Indeed, in this gallery one finds a culture crafted piece-meal, bones and dark, inky tattoos and bodies melting into a distinct nation situated in Nagaland, surrounded by the aromatic tea leaves of Assam and hugged lopsidedly by the regions of Myanmar and Manipur. With more than thirty languages and a diverse sampling of local tribes, the Nagas are hard to capture (Bartholemew encountered many legal obstacles due to territorial conflicts in the region) and harder yet to define. Previously enthusiastic headhunters and practitioners of various ancient rites and rituals, the Nagas are now predominantly Christian. This particular exhibition documents the eclectic mix between tradition and innovation, chiefs and Church and the sad, large gap between the elderly and the youth as an old culture seeks to acclimate itself to a strange, changing world.

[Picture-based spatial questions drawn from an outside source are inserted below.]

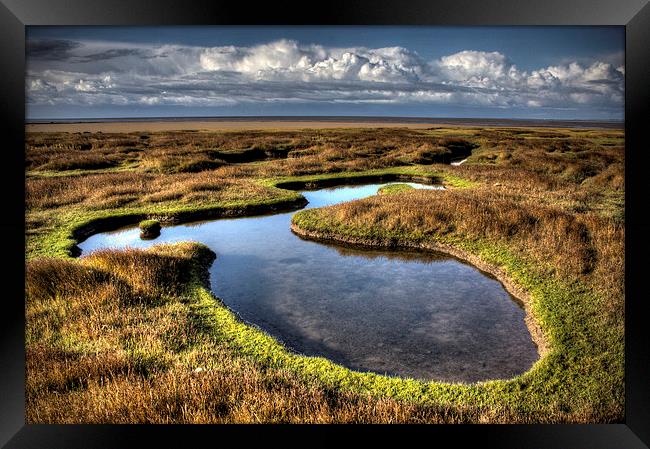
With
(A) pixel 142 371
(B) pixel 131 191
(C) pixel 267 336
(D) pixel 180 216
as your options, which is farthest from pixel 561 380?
(B) pixel 131 191

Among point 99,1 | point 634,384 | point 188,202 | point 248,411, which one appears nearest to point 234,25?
point 99,1

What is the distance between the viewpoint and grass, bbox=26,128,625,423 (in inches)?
283

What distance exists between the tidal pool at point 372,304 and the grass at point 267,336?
0.69 meters

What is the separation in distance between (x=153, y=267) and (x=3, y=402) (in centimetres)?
574

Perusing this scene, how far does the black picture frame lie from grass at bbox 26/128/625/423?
36cm

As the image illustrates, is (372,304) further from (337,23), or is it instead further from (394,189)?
(394,189)

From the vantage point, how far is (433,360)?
9406mm

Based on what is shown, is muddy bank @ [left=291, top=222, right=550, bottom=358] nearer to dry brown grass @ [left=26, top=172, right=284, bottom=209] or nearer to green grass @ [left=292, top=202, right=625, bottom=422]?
green grass @ [left=292, top=202, right=625, bottom=422]

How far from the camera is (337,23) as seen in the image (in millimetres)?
7207

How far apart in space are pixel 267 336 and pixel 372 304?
3448mm

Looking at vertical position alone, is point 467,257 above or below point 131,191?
below

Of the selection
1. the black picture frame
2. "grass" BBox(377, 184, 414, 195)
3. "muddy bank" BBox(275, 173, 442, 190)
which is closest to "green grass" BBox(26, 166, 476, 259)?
"muddy bank" BBox(275, 173, 442, 190)

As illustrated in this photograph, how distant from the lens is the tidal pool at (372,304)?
9.54 meters

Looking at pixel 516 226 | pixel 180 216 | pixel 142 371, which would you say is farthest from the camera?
pixel 180 216
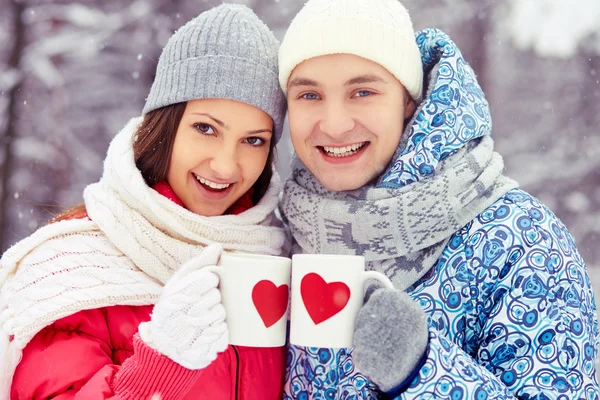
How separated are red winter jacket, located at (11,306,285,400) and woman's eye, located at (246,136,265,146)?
1.97ft

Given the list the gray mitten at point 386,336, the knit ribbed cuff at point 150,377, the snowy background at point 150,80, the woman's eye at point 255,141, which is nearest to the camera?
the gray mitten at point 386,336

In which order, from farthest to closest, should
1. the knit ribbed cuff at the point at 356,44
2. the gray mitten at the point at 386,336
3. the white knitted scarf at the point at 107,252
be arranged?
1. the knit ribbed cuff at the point at 356,44
2. the white knitted scarf at the point at 107,252
3. the gray mitten at the point at 386,336

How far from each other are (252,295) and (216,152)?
26.1 inches

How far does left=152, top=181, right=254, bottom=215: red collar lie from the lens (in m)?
1.99

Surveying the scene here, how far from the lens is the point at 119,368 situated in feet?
5.30

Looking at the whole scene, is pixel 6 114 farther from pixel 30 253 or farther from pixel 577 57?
pixel 577 57

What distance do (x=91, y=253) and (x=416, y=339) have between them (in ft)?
3.15

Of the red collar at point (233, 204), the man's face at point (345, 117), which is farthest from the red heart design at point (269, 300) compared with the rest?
the red collar at point (233, 204)

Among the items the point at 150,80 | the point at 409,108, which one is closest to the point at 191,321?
the point at 409,108

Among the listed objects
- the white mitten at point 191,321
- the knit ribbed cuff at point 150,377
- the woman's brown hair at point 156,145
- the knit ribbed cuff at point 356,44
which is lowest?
the knit ribbed cuff at point 150,377

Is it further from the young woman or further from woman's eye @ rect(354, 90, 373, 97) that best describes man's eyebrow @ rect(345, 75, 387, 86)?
the young woman

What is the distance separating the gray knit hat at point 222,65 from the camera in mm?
1930

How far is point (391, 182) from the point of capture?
1.81 metres

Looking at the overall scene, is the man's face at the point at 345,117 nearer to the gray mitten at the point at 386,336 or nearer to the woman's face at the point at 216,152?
the woman's face at the point at 216,152
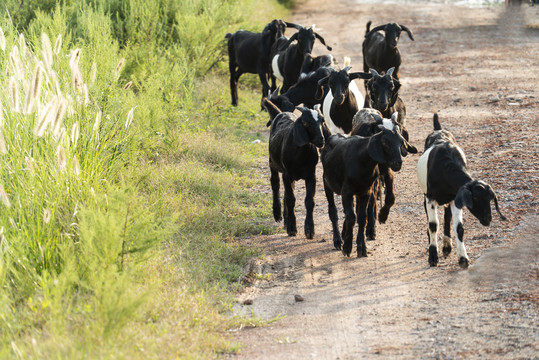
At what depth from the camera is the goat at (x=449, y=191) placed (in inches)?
260

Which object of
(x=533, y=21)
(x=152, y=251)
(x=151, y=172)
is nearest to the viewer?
(x=152, y=251)

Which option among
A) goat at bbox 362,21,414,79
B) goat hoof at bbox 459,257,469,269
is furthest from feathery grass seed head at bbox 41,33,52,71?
goat at bbox 362,21,414,79

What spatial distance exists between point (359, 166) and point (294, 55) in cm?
641

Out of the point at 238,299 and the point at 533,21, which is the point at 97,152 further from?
the point at 533,21

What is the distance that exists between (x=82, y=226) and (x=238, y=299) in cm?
170

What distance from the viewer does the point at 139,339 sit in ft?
17.0

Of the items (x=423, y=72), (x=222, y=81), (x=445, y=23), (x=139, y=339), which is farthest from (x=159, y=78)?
(x=445, y=23)

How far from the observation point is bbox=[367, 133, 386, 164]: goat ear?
7117 mm

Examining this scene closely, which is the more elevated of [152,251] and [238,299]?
[152,251]

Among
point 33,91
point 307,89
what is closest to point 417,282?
point 33,91

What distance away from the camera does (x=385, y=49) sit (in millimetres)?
13922

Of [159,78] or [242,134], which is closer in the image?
[159,78]

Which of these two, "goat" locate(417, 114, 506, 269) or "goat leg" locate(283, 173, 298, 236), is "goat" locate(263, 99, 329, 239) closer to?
"goat leg" locate(283, 173, 298, 236)

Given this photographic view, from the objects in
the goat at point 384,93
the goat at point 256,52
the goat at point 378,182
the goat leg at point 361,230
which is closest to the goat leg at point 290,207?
the goat at point 378,182
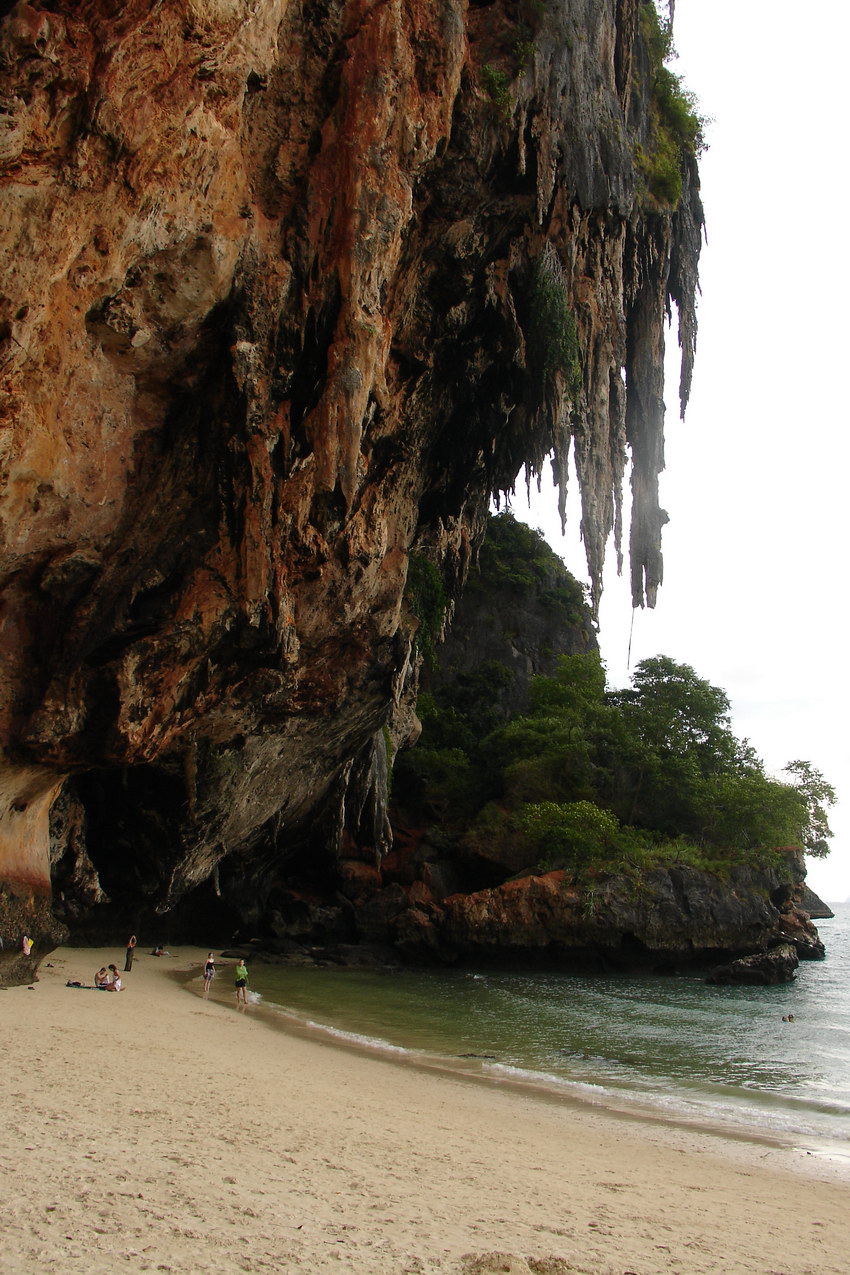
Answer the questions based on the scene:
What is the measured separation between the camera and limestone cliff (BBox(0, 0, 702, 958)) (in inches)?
324

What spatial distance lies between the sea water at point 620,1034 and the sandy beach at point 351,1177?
62.5 inches

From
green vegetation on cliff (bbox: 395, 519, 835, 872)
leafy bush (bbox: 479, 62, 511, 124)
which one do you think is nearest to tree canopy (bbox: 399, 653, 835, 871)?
green vegetation on cliff (bbox: 395, 519, 835, 872)

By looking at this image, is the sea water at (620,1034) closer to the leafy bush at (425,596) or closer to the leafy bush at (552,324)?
the leafy bush at (425,596)

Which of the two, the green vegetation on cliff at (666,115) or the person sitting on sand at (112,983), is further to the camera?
the green vegetation on cliff at (666,115)

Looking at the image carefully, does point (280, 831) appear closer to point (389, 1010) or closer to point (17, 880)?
point (389, 1010)

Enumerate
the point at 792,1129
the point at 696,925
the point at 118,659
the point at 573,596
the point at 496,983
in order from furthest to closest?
the point at 573,596 → the point at 696,925 → the point at 496,983 → the point at 118,659 → the point at 792,1129

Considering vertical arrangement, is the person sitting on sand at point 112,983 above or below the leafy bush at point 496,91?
below

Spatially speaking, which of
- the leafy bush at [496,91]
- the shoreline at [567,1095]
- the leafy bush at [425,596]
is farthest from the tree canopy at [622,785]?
the leafy bush at [496,91]

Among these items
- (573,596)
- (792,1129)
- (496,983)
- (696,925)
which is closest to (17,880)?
(792,1129)

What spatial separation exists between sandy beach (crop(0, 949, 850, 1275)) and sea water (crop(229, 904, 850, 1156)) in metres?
1.59

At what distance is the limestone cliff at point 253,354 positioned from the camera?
A: 8234 millimetres

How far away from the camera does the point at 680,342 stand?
65.8 ft

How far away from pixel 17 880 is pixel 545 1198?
31.5 feet

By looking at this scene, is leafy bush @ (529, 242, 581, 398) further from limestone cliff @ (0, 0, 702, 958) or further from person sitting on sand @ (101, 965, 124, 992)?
person sitting on sand @ (101, 965, 124, 992)
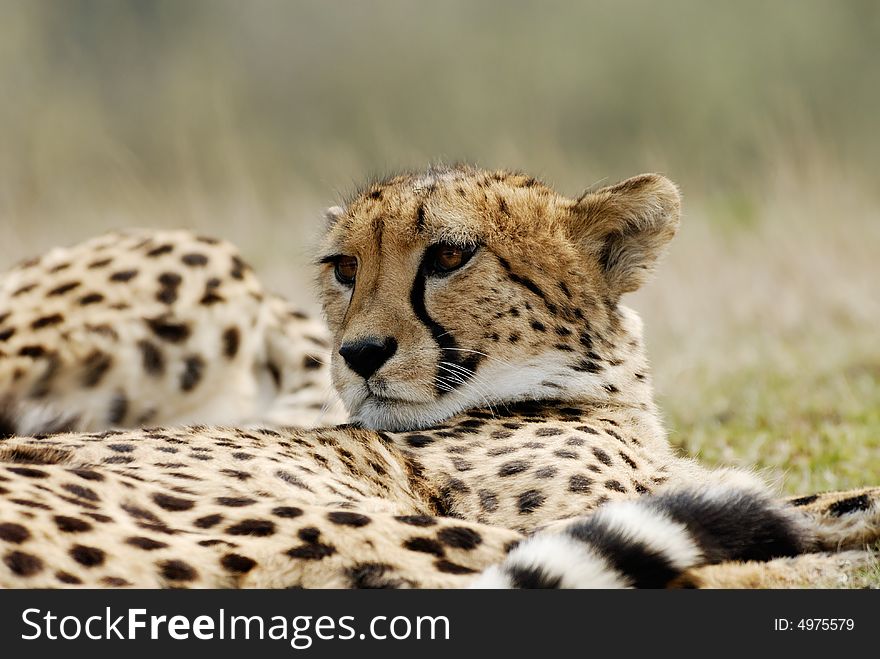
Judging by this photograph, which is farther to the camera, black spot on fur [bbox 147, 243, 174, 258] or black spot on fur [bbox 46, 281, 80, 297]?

Bartholomew’s photographs, taken primarily in the late 1980’s and early 1990’s, explore the Nagas lands and rites in a close, direct manner. A picture of Morning Misty Hills introduces the viewer to the region — blue-tinged fog unfurls peacefully over the fields, covering for a few precious dimly-illuminated hours the fraught dynamic within the Nagas village. Soon enough, however, the inner tension reveals itself. In An Old Warrior with his Red Blanket, an elder is enveloped in a crimson cloth that commemorates the 25th anniversary of the Mon Church. However, the warrior’s neck is adorned with ornaments that symbolize his past as a headhunter — a practice that outraged missionaries would ban as a clearly amoral activity. Shortly afterwards, frail resistance is found in the form of a respected chief standing proudly in his skull hut, a construction that would eventually be dismantled by the authorities. The conflict between Christian beliefs and the ancient, animist ceremonies of the Nagas people surfaces in these photographs, present in the faces of aged men and young schoolgirls alike.

Along with issues in the religious sector, the Nagas also face problems with habitat conservation. The very same mist that blankets the hills in one photo turns, suddenly, in a nearby picture, to dark, creeping smoke as the farmers practice jhum — a farming technique that involves burning errant vegetation for the sake of clearing land. While their fields smolder and flames lick the dry grasses, the Nagas turn to hunt wildlife, an activity facilitated by the introduction of firearms. Yet this very form of recreation causes select species of birds to grow scarcer and endangered. Hornbill feathers — prized signs of power and prestige — have now become rare and difficult to obtain. Even as jhum causes erosion of the earth, the Nagas are slowly finding their own rituals stripped of objects, as growing modernization and industry causes an erosion of the very core of Nagas tradition.

The Nagas still attempt to find a comfortable cultural, religious, ecological and national balance within the global arena. The last image in the gallery showcases three girls dressed in machine-woven clothing, using makeup and electronic appliances. Yet they remain, against that common creed of teenage rebellion, in their native Nagaland, and their fringed, dyed wardrobes are styled with a nod to their predecessors. Bartholomew recognizes their internal battle and, as a summation of both the strife and potential within the children, he titles this last photograph Nagas Youth Caught Between Two Worlds, The Modern and the Traditional — and the viewer can only hope that, with time, the Nagas will adapt to the new order.